--- start of INFORMATION PROVIDED ---
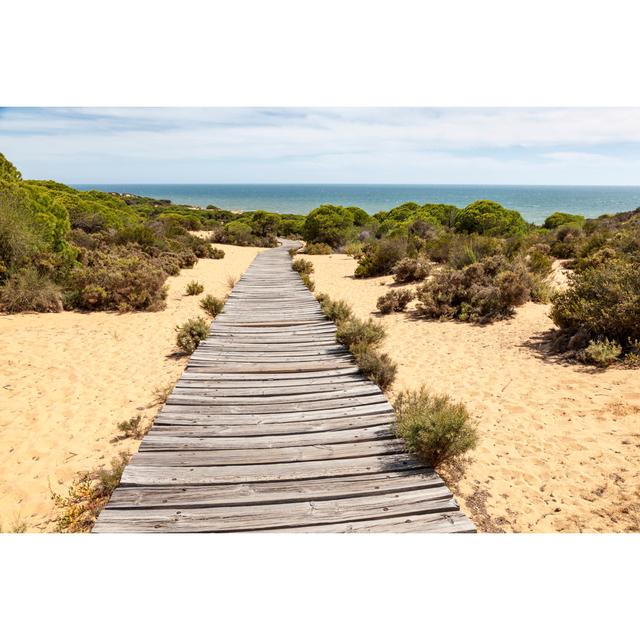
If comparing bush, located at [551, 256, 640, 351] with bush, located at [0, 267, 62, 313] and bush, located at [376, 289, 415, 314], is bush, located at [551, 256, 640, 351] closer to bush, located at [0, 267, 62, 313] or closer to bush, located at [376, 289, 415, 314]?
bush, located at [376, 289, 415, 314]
--- end of INFORMATION PROVIDED ---
--- start of INFORMATION PROVIDED ---
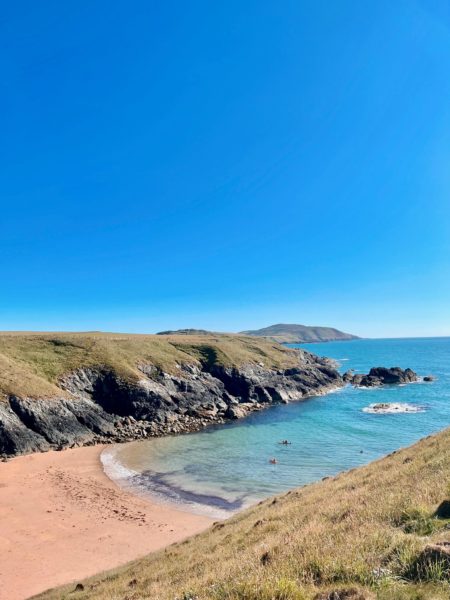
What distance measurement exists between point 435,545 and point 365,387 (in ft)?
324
--- end of INFORMATION PROVIDED ---
--- start of INFORMATION PROVIDED ---
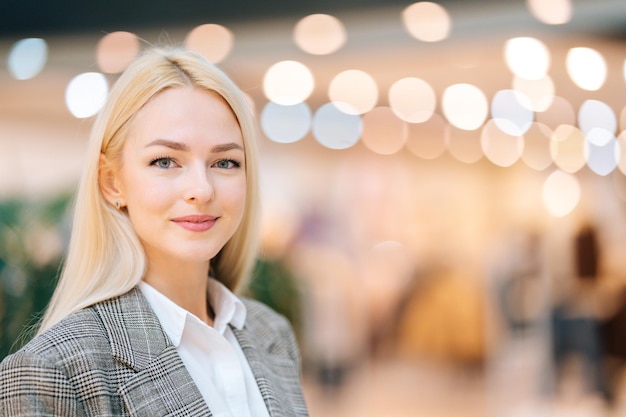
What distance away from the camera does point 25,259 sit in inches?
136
--- end of INFORMATION PROVIDED ---
• TASK DESCRIPTION
Please gather each line above that contains the word "located" and copy it out in full. Case counts.

• SOLVED EXERCISE
If comparing bush, located at [551, 256, 640, 351] with bush, located at [0, 267, 62, 313] and bush, located at [376, 289, 415, 314], is bush, located at [551, 256, 640, 351] closer to bush, located at [0, 267, 62, 313] or closer to bush, located at [376, 289, 415, 314]?
bush, located at [376, 289, 415, 314]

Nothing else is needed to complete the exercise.